BAO directly descends from pressure waves, or sound waves, that move through the early Universe when particles of light and matter were inextricably entangled. At about 380,000 years after the Big Bang, the Universe had cooled enough to allow light to escape. The cosmic microwave background radiation preserves a record of the early acoustic density peaks, which were the seeds of the subsequent BAO imprint on the distribution of matter, according to the LBNL scientists.
The researchers from both teams were able to extract the BAO signal from three-dimensional maps that determined the position of gas clouds using quasar spectra that existed in close proximity. Although fairly new for BOSS, this method of autocorrelation is now almost traditional in nature. The results from Delubac and colleagues employed the spectra of nearly 140,000 carefully selected BOSS quasars.
Font-Ribera and his team determines BAO using even more BOSS quasars in a much different way.
Quasars, which are young galaxies powered by massive black holes, are extremely bright, extremely distant, and highly redshifted. Instead of comparing spectra to other spectra, Font-Ribera’s team correlated quasars themselves to the spectra of other quasars, known as cross-correlation.
“Quasars are massive galaxies, and we expect them to be in the denser parts of the universe, where the density of the intergalactic gas should also be higher,” said Font-Ribera. “Therefore we expect to find more of the absorbing gas than average when we look near quasars.”
The question was whether the correlation would be good enough to see the BAO imprint? Font-Ribera answered that the BAO imprint in cross-correlation was definitely strong.
Delubac and Font-Ribera then combined their data and converged on narrow constraints for the BAO scale. Their converging analyses made a precise measurement of the speed at which the early Universe is expanding, known as the Hubble parameter.

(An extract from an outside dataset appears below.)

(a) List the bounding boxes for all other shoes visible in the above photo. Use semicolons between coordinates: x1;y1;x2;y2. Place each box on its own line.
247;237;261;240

“It’s the most precise measurement of the Hubble parameter at any redshift, even better than the measurement we have from the local universe at redshift zero,” said Font-Ribera. “These results allow us to study the geometry of the universe when it was only a fourth its current age. Combined with other cosmological experiments, we can learn about dark energy and put tight constraints on the curvature of the universe – it’s very flat!”